深夜食堂之一碗湖南米粉湘水最爱吃的是榨菜肉丝粉。榨菜必是长条,和肉爆炒,多加油加盐,再加极辣的红椒,倒在白白的粉上,油光闪亮,鲜红雪白重盐,视觉口味都受刺激。如今满街米粉铺,榨菜似乎是标配,随意自由添加,却是切碎如丁,和咸菜混着,不见油光。故人相见,颇有些沦落的感觉,却无力解其脱风尘。

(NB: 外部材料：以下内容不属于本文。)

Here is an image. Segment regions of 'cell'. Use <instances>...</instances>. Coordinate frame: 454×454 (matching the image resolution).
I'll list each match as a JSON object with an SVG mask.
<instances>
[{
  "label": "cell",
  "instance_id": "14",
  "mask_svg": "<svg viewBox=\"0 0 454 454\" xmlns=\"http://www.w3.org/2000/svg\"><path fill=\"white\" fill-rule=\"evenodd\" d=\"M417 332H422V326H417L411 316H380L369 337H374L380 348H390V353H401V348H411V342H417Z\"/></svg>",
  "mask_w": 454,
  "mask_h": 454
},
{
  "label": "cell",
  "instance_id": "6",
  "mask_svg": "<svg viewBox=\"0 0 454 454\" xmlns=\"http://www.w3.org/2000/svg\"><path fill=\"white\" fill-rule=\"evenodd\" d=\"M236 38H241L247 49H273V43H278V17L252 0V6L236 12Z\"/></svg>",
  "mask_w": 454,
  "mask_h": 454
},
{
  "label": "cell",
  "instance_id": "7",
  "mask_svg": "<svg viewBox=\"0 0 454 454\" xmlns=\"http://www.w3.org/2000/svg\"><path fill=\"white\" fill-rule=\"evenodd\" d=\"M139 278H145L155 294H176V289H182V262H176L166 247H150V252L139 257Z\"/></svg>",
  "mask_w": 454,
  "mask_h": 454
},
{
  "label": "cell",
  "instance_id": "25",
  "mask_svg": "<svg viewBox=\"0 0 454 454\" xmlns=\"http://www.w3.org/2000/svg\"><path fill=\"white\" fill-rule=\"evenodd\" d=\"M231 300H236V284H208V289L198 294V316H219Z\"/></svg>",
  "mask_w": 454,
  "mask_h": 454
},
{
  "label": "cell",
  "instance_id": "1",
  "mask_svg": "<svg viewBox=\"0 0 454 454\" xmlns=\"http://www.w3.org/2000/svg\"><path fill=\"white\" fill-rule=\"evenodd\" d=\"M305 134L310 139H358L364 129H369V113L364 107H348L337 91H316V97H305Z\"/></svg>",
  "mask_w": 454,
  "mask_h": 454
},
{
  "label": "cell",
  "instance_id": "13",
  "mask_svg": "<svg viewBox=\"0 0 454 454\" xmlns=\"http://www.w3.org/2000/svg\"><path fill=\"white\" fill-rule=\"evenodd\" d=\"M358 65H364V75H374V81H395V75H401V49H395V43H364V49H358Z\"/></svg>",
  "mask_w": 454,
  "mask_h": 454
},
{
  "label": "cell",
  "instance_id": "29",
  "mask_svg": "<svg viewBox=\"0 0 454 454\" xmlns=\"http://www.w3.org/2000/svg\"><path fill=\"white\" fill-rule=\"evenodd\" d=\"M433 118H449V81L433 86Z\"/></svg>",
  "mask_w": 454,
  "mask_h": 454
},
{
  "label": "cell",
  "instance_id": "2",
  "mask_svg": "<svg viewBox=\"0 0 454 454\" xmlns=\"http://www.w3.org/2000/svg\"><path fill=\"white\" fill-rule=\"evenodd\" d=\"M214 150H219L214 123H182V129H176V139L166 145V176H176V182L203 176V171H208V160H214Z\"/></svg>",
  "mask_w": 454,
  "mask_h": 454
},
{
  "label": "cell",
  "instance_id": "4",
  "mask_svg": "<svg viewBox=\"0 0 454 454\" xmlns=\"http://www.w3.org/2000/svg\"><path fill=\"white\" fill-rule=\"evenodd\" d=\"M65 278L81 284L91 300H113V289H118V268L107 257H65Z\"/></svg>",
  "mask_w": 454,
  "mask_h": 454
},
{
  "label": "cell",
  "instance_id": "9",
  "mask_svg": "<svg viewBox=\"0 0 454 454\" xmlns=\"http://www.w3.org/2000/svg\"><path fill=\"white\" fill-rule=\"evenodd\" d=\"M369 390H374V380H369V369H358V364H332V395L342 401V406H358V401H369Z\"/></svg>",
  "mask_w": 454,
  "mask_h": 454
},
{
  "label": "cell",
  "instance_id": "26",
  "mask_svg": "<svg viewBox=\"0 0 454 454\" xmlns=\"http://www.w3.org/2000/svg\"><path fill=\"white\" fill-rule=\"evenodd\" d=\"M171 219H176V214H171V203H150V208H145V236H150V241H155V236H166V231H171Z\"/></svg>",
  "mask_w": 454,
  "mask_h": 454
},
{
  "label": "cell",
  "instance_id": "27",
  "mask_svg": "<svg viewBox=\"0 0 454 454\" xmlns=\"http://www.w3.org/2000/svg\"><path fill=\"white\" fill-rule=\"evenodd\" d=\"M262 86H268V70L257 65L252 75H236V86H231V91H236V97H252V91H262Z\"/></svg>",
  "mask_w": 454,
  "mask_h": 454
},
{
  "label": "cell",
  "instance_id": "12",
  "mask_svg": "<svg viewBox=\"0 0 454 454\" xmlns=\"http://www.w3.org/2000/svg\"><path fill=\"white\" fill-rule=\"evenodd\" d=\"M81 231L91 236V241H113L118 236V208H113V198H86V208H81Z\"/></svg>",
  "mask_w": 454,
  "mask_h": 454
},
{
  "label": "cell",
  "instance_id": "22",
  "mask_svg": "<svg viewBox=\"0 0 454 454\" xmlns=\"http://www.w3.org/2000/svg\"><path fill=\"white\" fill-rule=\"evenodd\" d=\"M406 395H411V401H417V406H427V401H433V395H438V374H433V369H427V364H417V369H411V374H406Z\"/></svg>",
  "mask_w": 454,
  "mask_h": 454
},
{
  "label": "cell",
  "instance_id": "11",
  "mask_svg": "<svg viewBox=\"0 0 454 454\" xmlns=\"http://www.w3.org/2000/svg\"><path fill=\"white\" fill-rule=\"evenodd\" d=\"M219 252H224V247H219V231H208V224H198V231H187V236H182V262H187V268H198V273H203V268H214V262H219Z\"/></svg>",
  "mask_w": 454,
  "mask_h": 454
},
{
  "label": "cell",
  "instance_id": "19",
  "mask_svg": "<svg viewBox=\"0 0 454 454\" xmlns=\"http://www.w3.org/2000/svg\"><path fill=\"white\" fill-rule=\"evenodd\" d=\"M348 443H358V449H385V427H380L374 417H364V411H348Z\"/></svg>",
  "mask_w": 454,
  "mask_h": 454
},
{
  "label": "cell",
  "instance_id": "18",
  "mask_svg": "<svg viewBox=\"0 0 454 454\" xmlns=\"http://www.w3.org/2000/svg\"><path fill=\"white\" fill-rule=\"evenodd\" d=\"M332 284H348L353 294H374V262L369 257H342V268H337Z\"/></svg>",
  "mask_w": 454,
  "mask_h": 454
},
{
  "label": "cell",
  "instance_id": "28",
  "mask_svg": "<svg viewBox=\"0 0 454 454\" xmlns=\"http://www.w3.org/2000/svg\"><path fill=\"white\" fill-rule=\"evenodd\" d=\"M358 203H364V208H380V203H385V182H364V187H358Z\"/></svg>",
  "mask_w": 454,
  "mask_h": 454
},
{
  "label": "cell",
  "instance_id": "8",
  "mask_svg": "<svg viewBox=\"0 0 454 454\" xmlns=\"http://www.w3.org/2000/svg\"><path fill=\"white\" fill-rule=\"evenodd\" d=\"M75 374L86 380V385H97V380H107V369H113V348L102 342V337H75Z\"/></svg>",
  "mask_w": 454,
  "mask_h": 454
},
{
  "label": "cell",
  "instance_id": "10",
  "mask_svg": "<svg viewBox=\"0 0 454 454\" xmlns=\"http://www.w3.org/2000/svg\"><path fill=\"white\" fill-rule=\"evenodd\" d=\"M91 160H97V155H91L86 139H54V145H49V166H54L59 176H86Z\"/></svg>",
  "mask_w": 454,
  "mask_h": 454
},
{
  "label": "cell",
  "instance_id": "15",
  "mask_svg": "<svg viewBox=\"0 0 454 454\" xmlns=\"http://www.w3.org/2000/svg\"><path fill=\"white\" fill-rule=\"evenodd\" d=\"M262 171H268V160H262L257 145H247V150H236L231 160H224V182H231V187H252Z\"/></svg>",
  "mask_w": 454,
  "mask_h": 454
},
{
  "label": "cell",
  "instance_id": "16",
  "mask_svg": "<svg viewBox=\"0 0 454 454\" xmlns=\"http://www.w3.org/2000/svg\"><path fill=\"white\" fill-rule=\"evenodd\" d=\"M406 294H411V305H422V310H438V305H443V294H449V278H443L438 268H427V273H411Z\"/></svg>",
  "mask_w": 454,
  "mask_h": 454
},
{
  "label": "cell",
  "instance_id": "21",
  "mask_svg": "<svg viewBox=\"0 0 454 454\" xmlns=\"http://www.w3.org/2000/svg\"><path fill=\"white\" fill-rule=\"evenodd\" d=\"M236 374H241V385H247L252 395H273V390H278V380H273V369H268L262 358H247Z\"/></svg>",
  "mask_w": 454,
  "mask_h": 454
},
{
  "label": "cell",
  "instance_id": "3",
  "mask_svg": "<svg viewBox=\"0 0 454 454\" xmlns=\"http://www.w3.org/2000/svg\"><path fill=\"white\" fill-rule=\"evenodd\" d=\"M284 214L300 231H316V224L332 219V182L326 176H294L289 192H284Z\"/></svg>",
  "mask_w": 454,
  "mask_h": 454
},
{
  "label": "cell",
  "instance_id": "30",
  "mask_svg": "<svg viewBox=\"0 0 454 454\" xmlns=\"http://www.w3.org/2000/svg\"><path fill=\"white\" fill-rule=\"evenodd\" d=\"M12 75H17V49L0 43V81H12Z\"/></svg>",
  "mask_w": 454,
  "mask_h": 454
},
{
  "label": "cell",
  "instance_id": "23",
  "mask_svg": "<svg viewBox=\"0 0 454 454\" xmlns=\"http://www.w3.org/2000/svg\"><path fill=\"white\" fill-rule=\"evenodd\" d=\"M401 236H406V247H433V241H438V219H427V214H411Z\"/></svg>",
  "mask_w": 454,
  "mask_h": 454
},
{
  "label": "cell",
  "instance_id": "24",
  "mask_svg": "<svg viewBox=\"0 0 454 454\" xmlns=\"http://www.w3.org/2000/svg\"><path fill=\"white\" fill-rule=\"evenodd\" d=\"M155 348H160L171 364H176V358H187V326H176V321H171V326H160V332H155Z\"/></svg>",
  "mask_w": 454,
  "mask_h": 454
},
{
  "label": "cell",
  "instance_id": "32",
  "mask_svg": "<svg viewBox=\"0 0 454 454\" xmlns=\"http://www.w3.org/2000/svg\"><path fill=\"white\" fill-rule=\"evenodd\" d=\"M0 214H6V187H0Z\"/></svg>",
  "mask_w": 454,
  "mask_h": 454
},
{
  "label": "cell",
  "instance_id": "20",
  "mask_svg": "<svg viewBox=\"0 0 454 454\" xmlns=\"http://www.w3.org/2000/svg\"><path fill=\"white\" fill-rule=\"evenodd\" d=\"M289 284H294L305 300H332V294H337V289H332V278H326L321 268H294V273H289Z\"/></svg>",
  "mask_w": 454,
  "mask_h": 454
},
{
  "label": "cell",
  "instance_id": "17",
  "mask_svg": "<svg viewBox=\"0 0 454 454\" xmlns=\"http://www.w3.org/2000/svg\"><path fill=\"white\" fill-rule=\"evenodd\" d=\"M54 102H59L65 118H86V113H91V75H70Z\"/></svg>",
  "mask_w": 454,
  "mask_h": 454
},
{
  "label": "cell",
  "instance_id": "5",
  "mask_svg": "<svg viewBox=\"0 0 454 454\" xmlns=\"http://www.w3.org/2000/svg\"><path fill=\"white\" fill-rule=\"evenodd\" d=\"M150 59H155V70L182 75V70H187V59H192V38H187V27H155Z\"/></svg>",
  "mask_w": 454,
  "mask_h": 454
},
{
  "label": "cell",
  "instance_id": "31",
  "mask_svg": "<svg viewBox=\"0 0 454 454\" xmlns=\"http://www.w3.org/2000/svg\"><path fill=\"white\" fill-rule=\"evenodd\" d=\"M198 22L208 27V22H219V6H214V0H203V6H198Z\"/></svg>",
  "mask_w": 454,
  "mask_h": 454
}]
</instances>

深夜食堂之一碗湖南米粉慢慢的更讲究了,汤用骨头汤,码子有红烧排骨、红烧牛肉、酸豆角肉末。种类繁多。湘水却要离开家去上海读书了。很长时间都想不起米粉。到了魔都,天南地北的菜肴都来了,健康创意新概念都来了。
读大学时华师大后门枣阳路开了桂林米粉,恰是同宿舍姐妹的老乡开的。湘水一直瞧不上,去过几次,粉是圆溜溜的,汤里还有花生,老板娘手很紧,牛肉几片。有一天,姐妹假期回家前捧着一碗桂林米粉回来,满面笑容骄傲说:“这是我老乡送的,她知道我要回家了。没有收我的钱噢。”就那一次,湘水觉得那米粉看着就好吃,和湖南的挺像。
工作后发现遵义路原来百盛的对面有家米粉店,口味好,吃过很长一段时间,可惜油太重,后来不去了。现在去的“某某原”的米粉,只是聊胜于无。湘水喜欢一个人坐在里面,只为了那儿有宽粉。
于是回乡必吃米粉。可惜过年回家,小商小贩也都回家过年,店铺关着,难觅美味。如今已没有当初卖米粉的推车大伯走街串巷了,米粉都在超市,去晚了就没了。至于猪油,因不健康,不在餐桌出现已经很久了。倒是暑假回家,还有机会。早上和妈妈去旁边的早餐店吃米粉。湘水会先付钱,找位置,妈妈则会闲不住的找调味料,老道地提醒老板码子给足。再等着偶尔有路过的老阿姨会说:“哎吆,这不是湘水吗?回来了,回来看爸妈了?”湘水其实已经不是记得很清楚了,模糊知道老阿姨们当年都看着自己长大,微笑着对答。妈妈听着,然后加入,笑眯眯的。
常常是这样:吃不上了才知道回不去了,回不去了才知道年纪大了,年纪大了就知道故乡不是他乡。